More research needed, in other words. Any previous calls to activism muted.
Spahr and Young do a wonderful job compiling relevant demographic information, but in so doing, they rightly recognize that interpreting the information (both historically and in the present moment) is another job altogether. The data are separated from their explanation. Spahr and Young are, I imagine, on the political left, but their data remain open to explanation from multiple political or apolitical perspectives.
From an apolitical perspective, I would want to explain some of their demographic data with simple demography. For example, they imply that 29% non-white representation in English PhD programs is not enough, but America is precisely 29% non-white and 71% white, so I don’t find that statistic problematic at all. I would also claim that this same demographic point partially ameliorates the 18% non-white representation in MFA programs, though obviously, a gap in representation remains. How to explain it, though? Their essay is (rightly) not ideological enough to foreclose on all but a single, left-facing window of possibility. This is a good thing. Recognizing the possibility of multiple explanations is what keeps a field of inquiry from becoming an ideological echo-chamber.
Spahr et al. also point to sociology as a field that uses computational methods to address critical, cultural questions. But again, addressing critical or cultural questions with computational methods is not at all the same thing as being critical, culturally progressive, or activist. Sociologists (and psychologists) have, I think, always recognized, if only quietly, that progressive or activist readings of their data are by no means the only readings. Steven Pinker and Jon Haidt, among others, are really pushing the point lately with their Heterodox Academy. It’s all a big debate, of course, but that’s the point.

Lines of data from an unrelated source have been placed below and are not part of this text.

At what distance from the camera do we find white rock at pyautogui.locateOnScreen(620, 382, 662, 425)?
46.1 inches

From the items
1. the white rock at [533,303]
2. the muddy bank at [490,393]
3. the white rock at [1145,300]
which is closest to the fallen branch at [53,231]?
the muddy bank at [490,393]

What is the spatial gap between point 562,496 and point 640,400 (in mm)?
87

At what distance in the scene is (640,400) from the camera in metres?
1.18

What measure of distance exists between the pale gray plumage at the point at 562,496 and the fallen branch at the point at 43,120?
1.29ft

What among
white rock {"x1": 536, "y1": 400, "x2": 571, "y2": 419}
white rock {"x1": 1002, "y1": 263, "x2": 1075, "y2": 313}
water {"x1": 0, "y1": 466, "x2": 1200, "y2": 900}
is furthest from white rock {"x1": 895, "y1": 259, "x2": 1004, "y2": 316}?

In my view, good computational scholarship opens up debate and rarely points to One Single And Obvious And You’re Stupid If You Don’t Believe It conclusion. Sometimes it does, but that’s usually in the context of not-immediately-political content (e.g., whether or not Piraha possesses recursive syntax). But when you’re talking about large social or political explanations, I’ve never seen the explanation that doesn’t leave me thinking: Mm. Maybe. Interesting. I dunno. We’ll see.

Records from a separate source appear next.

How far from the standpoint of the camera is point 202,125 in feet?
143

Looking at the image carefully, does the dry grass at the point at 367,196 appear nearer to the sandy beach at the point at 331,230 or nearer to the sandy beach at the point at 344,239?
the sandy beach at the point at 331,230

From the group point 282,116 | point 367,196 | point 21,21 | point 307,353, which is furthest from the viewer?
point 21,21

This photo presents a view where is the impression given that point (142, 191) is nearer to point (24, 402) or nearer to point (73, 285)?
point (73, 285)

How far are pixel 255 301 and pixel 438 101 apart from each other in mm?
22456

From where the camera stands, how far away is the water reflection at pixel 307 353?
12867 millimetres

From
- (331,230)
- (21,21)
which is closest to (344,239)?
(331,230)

I’m sure my skepticism comes across as conservatism to some. From my perspective as a scholar, however, I’m simply tentative about my own worldview. I’m therefore deeply suspicious of any scholar or study purporting to provide 100% support for any particular ideology or political platform. So I think it’s a good thing that a lot of DH work doesn’t do that. Indeed, I’m drawn most often to theories that piss off everyone across the political spectrum—e.g., Gregory Clark’s work—because my most deeply held prior is that the world as it is probably won’t conform very often to any particular ideology or politics. If anything, then, I’d like to see more DH work not confirming a single orthodoxy but challenging many orthodoxies all at once. Then I’ll be confident it’s doing something right.